Atlanta Ballet's "Roméo et Juliette." Choreography by Jean-Christophe Maillot. Photograph by Charlie McCullers, courtesy of Atlanta Ballet.

Atlanta Ballet’s “Roméo et Juliette.” Choreography by Jean-Christophe Maillot. Photograph by Charlie McCullers, courtesy of Atlanta Ballet.

Last year, the robust characters were John Welker’s Friar Laurence and Rachel Van Buskirk’s Nurse, and their performances have lost nothing and gained much in the interim. I remember being effusive in my review of the 2014 “Roméo et Juliette”, and I thought this year’s performance would be unable to impress me any more than last year’s. I was completely and utterly wrong.

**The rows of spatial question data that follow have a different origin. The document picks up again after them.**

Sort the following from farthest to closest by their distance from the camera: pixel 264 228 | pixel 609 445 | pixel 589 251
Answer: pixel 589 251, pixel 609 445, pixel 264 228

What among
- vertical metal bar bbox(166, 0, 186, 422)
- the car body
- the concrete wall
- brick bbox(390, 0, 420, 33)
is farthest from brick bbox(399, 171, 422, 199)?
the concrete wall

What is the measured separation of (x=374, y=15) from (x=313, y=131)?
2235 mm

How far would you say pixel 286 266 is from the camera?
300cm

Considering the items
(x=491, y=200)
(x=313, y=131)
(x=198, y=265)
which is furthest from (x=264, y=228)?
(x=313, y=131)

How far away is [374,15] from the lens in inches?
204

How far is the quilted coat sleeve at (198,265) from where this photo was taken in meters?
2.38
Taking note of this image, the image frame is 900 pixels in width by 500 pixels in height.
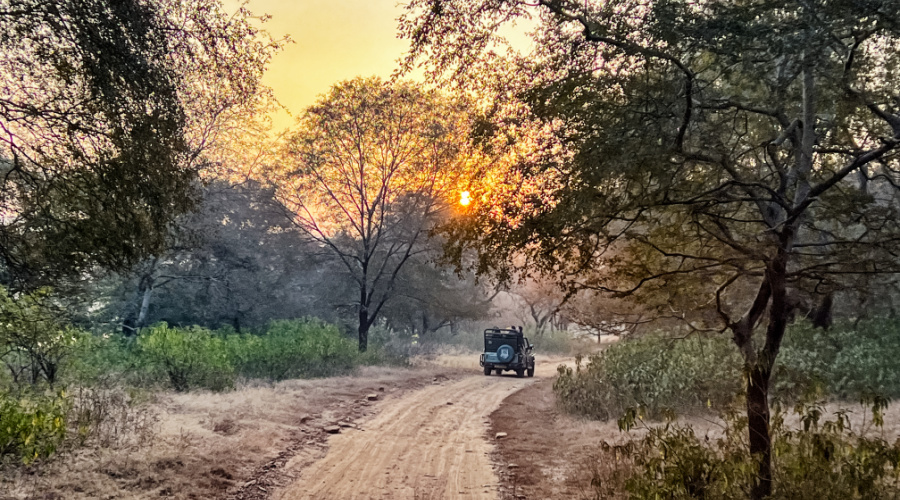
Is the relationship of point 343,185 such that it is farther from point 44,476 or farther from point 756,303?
point 756,303

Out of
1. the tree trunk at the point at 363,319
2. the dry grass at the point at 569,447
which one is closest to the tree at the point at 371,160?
the tree trunk at the point at 363,319

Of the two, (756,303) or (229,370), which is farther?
(229,370)

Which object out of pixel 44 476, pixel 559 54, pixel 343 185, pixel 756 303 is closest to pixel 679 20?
pixel 559 54

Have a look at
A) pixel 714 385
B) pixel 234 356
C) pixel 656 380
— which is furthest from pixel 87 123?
pixel 714 385

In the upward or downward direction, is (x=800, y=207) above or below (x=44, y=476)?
above

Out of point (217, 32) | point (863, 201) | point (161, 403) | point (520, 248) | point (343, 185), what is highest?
point (343, 185)

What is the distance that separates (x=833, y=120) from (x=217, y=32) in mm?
8191

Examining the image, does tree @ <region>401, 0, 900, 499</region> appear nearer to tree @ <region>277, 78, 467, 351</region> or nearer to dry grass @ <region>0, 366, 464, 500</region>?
dry grass @ <region>0, 366, 464, 500</region>

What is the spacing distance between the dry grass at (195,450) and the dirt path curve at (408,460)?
667mm

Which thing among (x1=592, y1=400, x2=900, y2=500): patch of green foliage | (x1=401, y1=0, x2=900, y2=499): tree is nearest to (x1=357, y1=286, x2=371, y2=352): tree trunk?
(x1=401, y1=0, x2=900, y2=499): tree

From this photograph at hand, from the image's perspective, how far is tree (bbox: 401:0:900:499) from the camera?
192 inches

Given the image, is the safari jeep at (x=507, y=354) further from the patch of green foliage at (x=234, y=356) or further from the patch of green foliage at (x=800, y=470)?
the patch of green foliage at (x=800, y=470)

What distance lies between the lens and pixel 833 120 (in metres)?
6.39

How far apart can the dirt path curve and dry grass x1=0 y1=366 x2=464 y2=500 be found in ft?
2.19
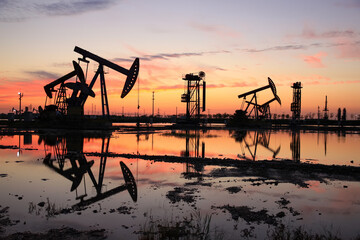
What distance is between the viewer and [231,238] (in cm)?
725

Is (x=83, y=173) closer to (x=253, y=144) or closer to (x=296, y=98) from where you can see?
(x=253, y=144)

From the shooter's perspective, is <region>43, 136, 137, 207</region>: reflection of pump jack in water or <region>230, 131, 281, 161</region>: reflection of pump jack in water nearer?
<region>43, 136, 137, 207</region>: reflection of pump jack in water

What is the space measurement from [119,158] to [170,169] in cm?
505

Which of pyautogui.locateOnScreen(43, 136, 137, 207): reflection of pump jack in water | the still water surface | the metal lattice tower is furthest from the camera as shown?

I am no less excited by the technical prowess of the company this year than I was last year. The speed of the movement is astonishing. The contrasts are compelling: There is explosive energy and controlled balance, athletic prowess and intricate gesture. There is Kiara Felder’s ability to fill the stage with her radiant smile while she is diving, sliding, and spinning at the Capulet’s ball. There are Health Gill’s electrifying leaps and infinite pirouettes as he taunts the Capulets in the street. There is Tara Lee’s palpable anguish at the deaths of her family, which fills the theatre and reverberates off the walls. There is Alessa Rogers’ heart-stopping arabesque fouêtté.